Latest research from Greg Findlay’s lab in the MRC Protein Phosphorylation and Ubiquitylation Unit (MRC-PPU) is published today in Developmental Cell. The work discovered a new pathway which is disrupted in people with Intellectual Disability and could provide a new therapeutic strategy for these individuals.
Intellectual Disability is a major developmental disorder that affects an estimated 1-3% of the world’s population. The cause of these devastating conditions in patients is mostly unknown, and in order to treat these we need to understand in molecular detail the cell processes that go awry during development of the nervous system. In the new study, researchers in Greg Findlay’s lab used a stem cell model to uncover a new pathway for cellular communication that is disrupted in intellectual disability patients. This pathway comprises two different types of signalling enzymes; a protein kinase called SRPK and a E3 ubiquitin ligase called RNF12. This pathway controls a protein called REX1 that governs gene expression in stem cells, and regulates a programme of genes that is required for correct development, patterning and functioning of the nervous system. Excitingly, the researchers find that the enzymes in this pathway are disrupted in patients with intellectual disability disorders, providing new insight into the fundamental underpinnings of intellectual disability and identifying new therapeutic strategies to treat these patients.
This research was spearheaded by Dr. Francisco Bustos, a postdoctoral researcher in Findlay lab, with a major contribution from PhD student Anna Segarra-Fas. In addition to an international collaboration with bioinformaticians from Santiago, Chile, this was an excellent Dundee team effort involving many of the core facilities within the MRC-PPU and School of Life Sciences at the University of Dundee, including MRC-PPU cloning, protein and antibody production and mass-spectrometry, and the Dundee Human Pluripotent Stem Cell Facility. This research was funded by generous support of nearly £600,000 from the Medical Research Council and over £1m from the Wellcome Trust and the Royal Society. The funding awards that supported this research created 3 jobs within the MRC-PPU.
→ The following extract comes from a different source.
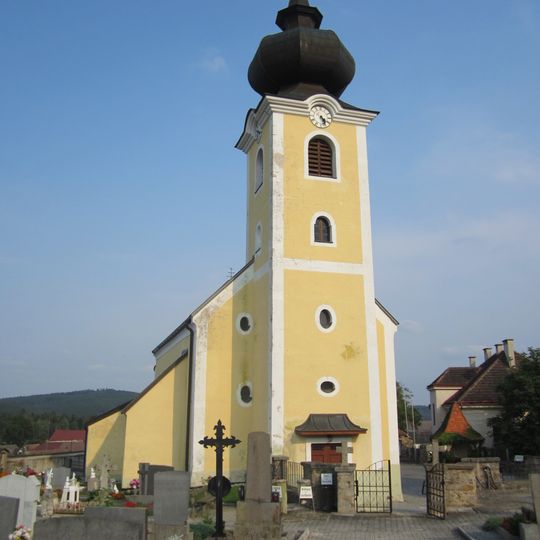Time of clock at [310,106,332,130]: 4:26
Read ‘Functional diversification of SRSF protein kinase to control ubiquitin-dependent neurodevelopmental signalling’ here.
Image caption: Fetal mouse cortical neurons cultured for 12 days in vitro and stained for RNF12 E3 ubiquitin ligase (green), MAP2 neuronal marker protein (red) and Hoechst for DNA (blue). These images show that RNF12 is localised to the nucleus in neurons, primarily as a result of direct SRSF protein kinase (SRPK) phosphorylation. This confirms that the SRPK-RNF12 axis, a new neurodevelopmental signalling pathway reported in this paper, is active in neuronal cells.